Original from 1912 – damage rumored to have been caused during WWI due to the German sounding name

We thoroughly enjoyed the ride up. It was nearly 100% rideable and mostly quiet and scenic. Every now and then, the sounds of nature were interrupted by the sound of a big truck labouring up or down nearby Victoria Pass. We heard a couple honks as well. Victoria Pass is steeper and slow trucks make for upset and tense drivers going both directions. We were so happy to be out of the agro and on a track that took us back in time. We both feared rounding a bend and finding an unrideable section but one never came. In fact, we were both a little sad to reach the end of our own private road when we finally rounded the last corner.

All rideable eh Nanc?
Berghofers Pass hugging the cliffside
Looking out over the Cox River Valley – half way up Berghofers Pass

At the top we had to ride a few quiet neighbourhood streets before joining back up at the Great Western Highway. Boy, what a shock the last 18km to Katoomba turned out to be. The now you see it, now you don’t, “matador” shoulder made for a stressful ride. And all those angry trucks and car drivers seemed determined to make our last spell difficult. We spent a little time on the Blue Mountains bike route but even that petered out into an uphill, unrideable track and we had to re-join the highway.

This path needs work, the good bits are great, the bad bits are shocking

We were very happy to finally reach Katoomba. We pulled up at the Black Cockatoo Bakery for a nerve-settling coffee and croissant. We toyed with simply hopping the train home to St Leonard but decided that we’d done enough work for the day and went to the YHA to take a room for the night.

Woohoo!

WHAT YOU SHOULD DO: Rewrite the cycling account starting with "All rideable eh" and going on through "re-join the highway.", putting "lorries" wherever "trucks" appears.

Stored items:
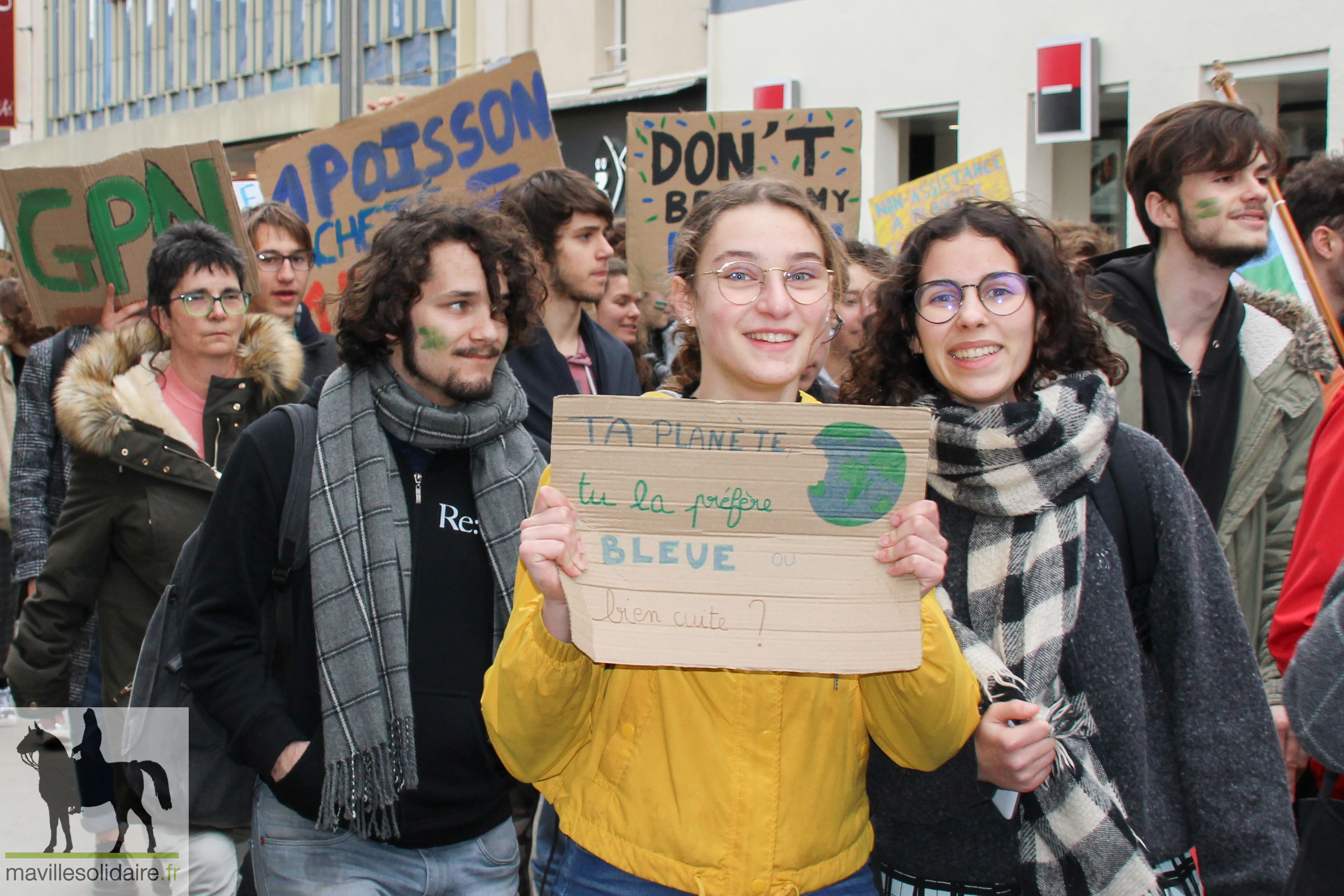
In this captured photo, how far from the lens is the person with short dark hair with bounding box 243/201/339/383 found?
5.11 m

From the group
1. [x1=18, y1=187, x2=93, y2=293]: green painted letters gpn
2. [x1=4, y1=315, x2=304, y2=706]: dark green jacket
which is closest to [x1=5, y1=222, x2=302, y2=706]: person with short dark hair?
[x1=4, y1=315, x2=304, y2=706]: dark green jacket

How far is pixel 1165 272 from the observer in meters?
3.51

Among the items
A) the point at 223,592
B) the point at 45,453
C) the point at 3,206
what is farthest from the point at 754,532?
the point at 3,206

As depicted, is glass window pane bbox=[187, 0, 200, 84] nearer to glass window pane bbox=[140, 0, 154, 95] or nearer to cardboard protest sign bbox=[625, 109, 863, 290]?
glass window pane bbox=[140, 0, 154, 95]

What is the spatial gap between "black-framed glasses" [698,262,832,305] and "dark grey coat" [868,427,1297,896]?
59 centimetres

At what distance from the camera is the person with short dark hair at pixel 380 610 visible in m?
2.64

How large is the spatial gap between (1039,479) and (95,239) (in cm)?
428

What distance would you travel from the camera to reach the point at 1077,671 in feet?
7.23

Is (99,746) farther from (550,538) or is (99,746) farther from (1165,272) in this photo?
(1165,272)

COMPLETED TASK:
All rideable eh Nanc?
Berghofers Pass hugging the cliffside
Looking out over the Cox River Valley – half way up Berghofers Pass

At the top we had to ride a few quiet neighbourhood streets before joining back up at the Great Western Highway. Boy, what a shock the last 18km to Katoomba turned out to be. The now you see it, now you don’t, “matador” shoulder made for a stressful ride. And all those angry lorries and car drivers seemed determined to make our last spell difficult. We spent a little time on the Blue Mountains bike route but even that petered out into an uphill, unrideable track and we had to re-join the highway.